Neste ponto não só a filosofia, como a sociologia e, talvez principalmente, a antropologia, pode nos ajudar não só a explicar como também compreender e apontar rumos para o mundo que construímos e que parece estar fora de controle e numa encruzilhada; além de estar nos sufocando.

E, do ponto de vista individual, podemos dizer que nossa identidade nos diferencia, mas como falar a respeito das diferenças sociais, culturais...?  O que é aquilo que nos identifica e nos distingue não somente enquanto indivíduos, mas como sociedade? Em que consiste isso que chamamos de diferenciador cultural?

Por influência do darwinismo, no início da antropologia social, o projeto de dar conta da diversidade cultural levou naturalistas e historiadores a debruçarem-se sobre os relatos de viajantes; exploradores e administradores coloniais que falavam sobre “as exoticidades” das sociedades “inferiores”; incivilizadas; simples, em relação a uma visão industrial da técnica; e, finalmente, primitivas, por serem mais remanescentes de formas antigas, primeiras, da evolução das sociedades humanas. O relativo isolamento geográfico destas sociedades e povos contribuiu para esta visão. Assim, a Antropologia Social, partindo de questões evolucionistas importantes para os estudiosos do século XIX, ficou vista como “ciência das sociedades primitivas”. Mas com a persistência destas sociedades em resistirem até a atualidade de forma bastante diferente da tradição européia, colocou um problema crucial para esta visão evolucionista e etnocêntrica da diversidade humana. Este fato motivou variações ao longo da história da disciplina e de seus conceitos. Os antropólogos voltaram-se, a partir dos próprios resultados das pesquisas nestes povos com “culturas diferenciadas”, para subgrupos ou sub-culturas no interior das sociedades “complexas” (VERANI, 2011)

A antropologia, portanto se coloca a questão da identidade – o que é especifico de uma cultura – em busca dos elementos que a tornam diferente das demais sociedades com as quais se relaciona ou sobre a interferência e interação entre os grupos sociais. O ponto de partida é a constatação das diferenças. Entretanto, não se pode dizer que o ponto de chegada seja a identidade, pois o que identifica algo, ou um grupo social, pode não ser, exatamente, sua diferença, mas a constatação de que não existem sociedades puras, pois todas estão, de alguma forma, conectadas com outras sociedades. E nessa interconexão prevalecem os processos de interação.

 

Eu e o outro

Quem sou eu?
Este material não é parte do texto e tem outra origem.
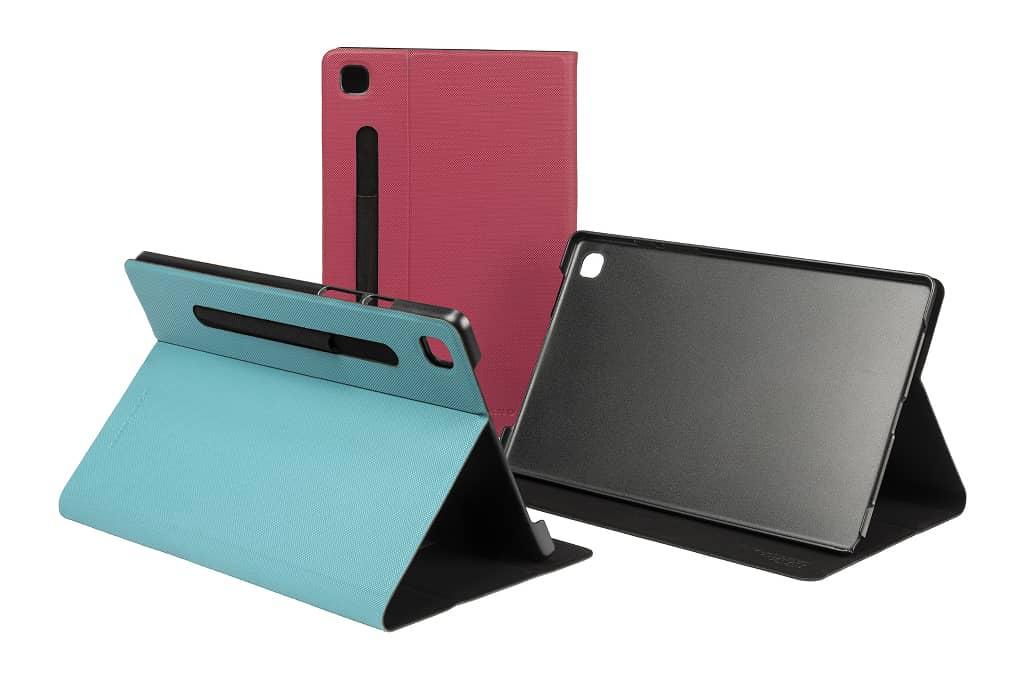 Tucano protege la Samsung Galaxy Tab A7 Lite sin restarle estilo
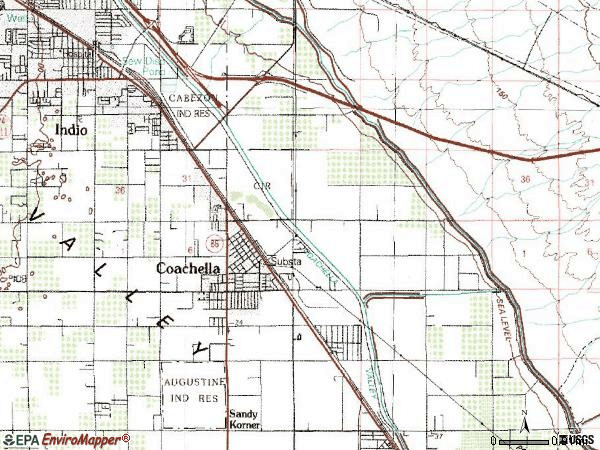 Zip code 92236 topographic map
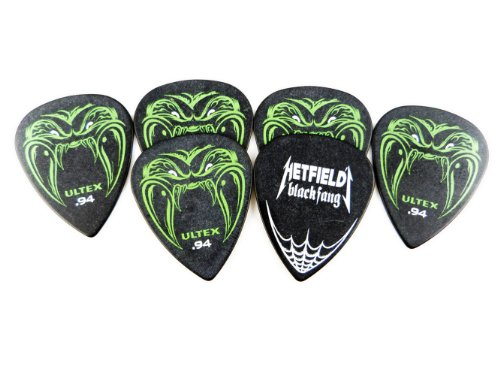 Dunlop PH112P.94 Hetfield Black Fang, .94mm, 6/Player's Pack (Metallica Pick For Guitar)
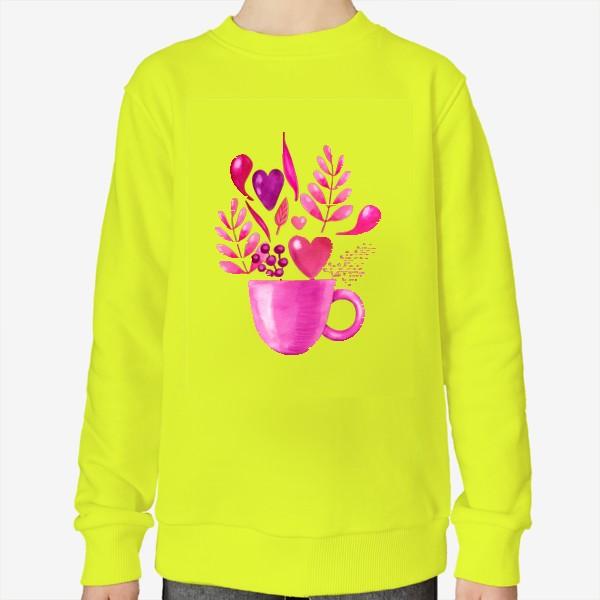 Свитшот «Розовая кружка с розовыми цветами»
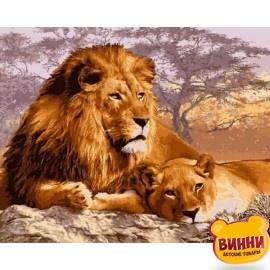 Купить картину по номерам Babylon Царственный отдых, 40*50 см VP992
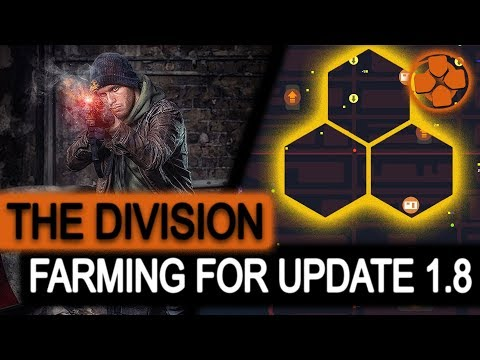 The Division 🔴 Division Tech Farming | Saving Up for Update 1.8 | PC Gameplay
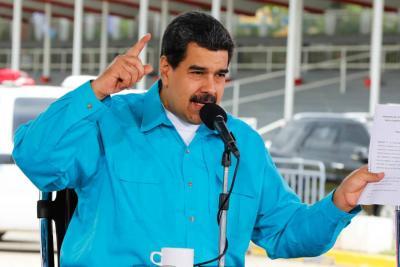"""Cerrará medios """"que fomenten el odio"""" en Venezuela"""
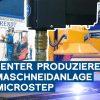 Bohr-Plasmaschneidanlage MasterCut von Microstep | METAL WORKS-TV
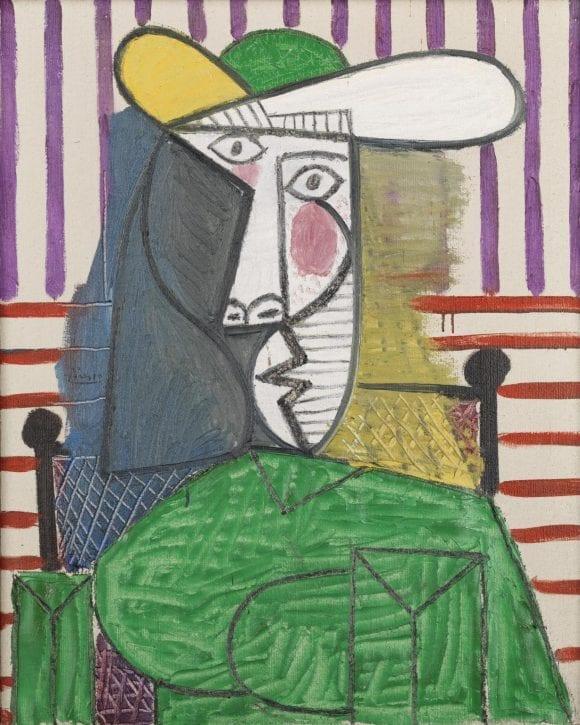 Ce se întâmplă cu o pictură a lui Picasso sfâșiată de un vizitator al muzeului Tate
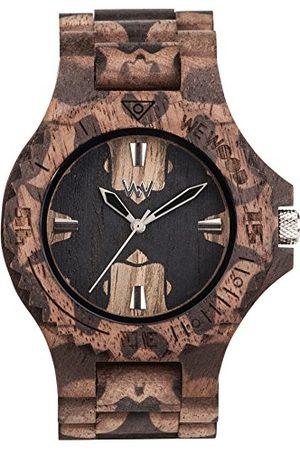WeWood WW40001 męski analogowy zegarek kwarcowy Smart Watch z drewnianą bransoletką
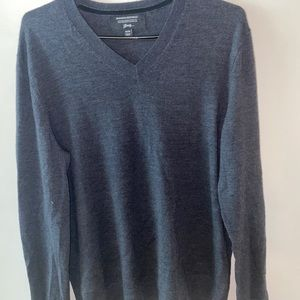 Banana Republic Charcoal Grey Sweater M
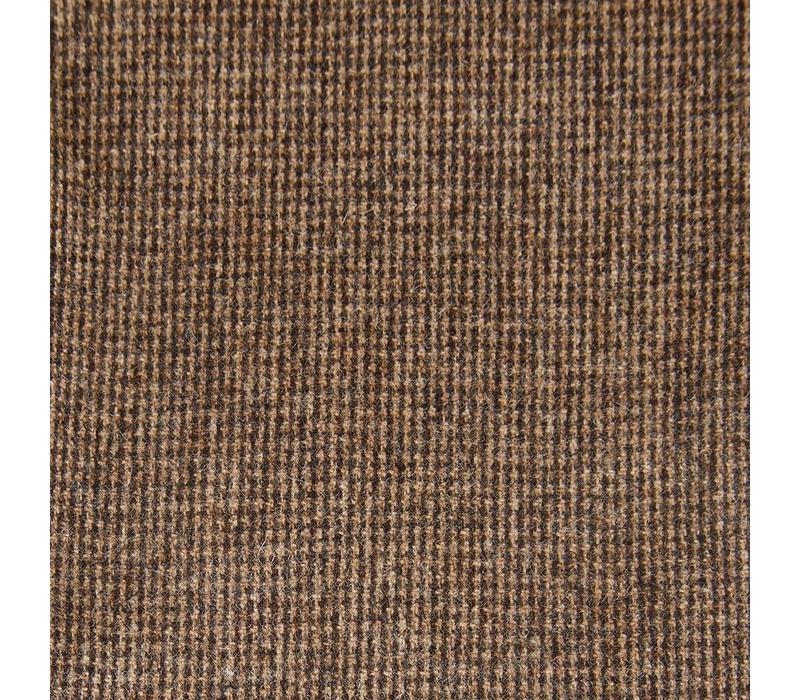 Garforth Tweed Cap, 2017 - TW4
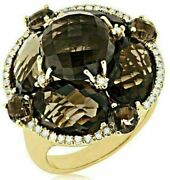 Estate Large 16.15ct Diamond And Aaa Smoky Topaz 14kt Yellow Gold Flower Fun Ring
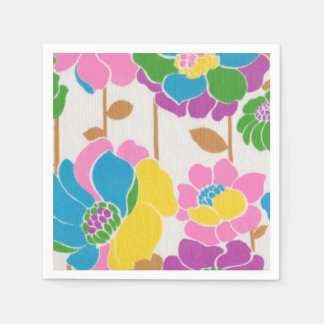Groovy Flower Power Paper Napkins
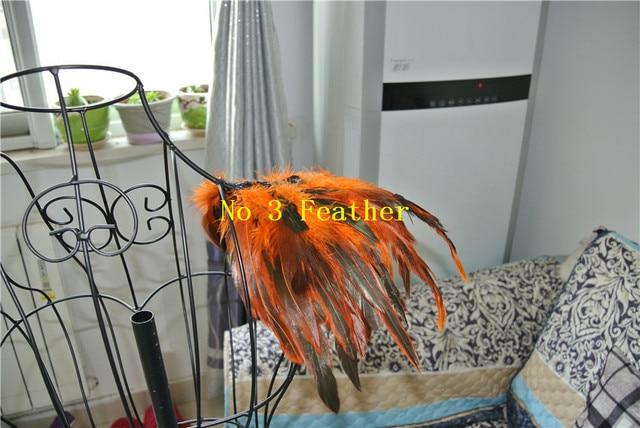 1 pair orange feder epaulette pad feder achselzucken schulter cape ...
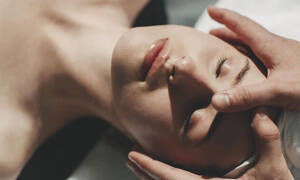 Λεμφικό μασάζ: Όλα όσα πρέπει να ξέρεις για το μασάζ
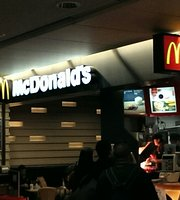 Mcdonalds, Terminal 1 Narita Airport, Chuo Gate Area Branch
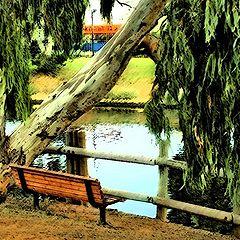 """photo """"Romantic bench..."""""""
Essa indagação pode ser o ponto de partida para quem pretende responder à inscrição do Portal de Delfos, a qual teria impulsionado a filosofia socrática (“conhece-te a ti mesmo”). Para qualquer “eu” se conhecer deve partir da indagação sobre sua identidade. A questão pode ser posta da seguinte forma: O que me torna “eu”, diferenciando-me dos “outros”?

Não se trata de plagiar a bíblia, mas e primeira resposta a essa indagação pode ser a afirmação de que sou o que sou. Mas para “ser o que sou”, primeiro tenho que saber que não sou outro. Sendo o que sou posso acrescentar a afirmação de Ortega y Gasset: “eu sou eu e minhas circunstâncias”. Esse “Eu” é o indivíduo que tem consciência: sou porque tenho consciência do meu ser. Além disso, tenho consciência das circunstâncias que me envolvem e me levam ao “outro”, além do fato de que “minhas circunstâncias” também são exteriores a mim, e, portanto, são “outro”. Esse “outro” podem ser as pessoas com as quais me relaciono ou as realidades físicas, abstratas, imaginárias ou virtuais com as quais mantenho contato.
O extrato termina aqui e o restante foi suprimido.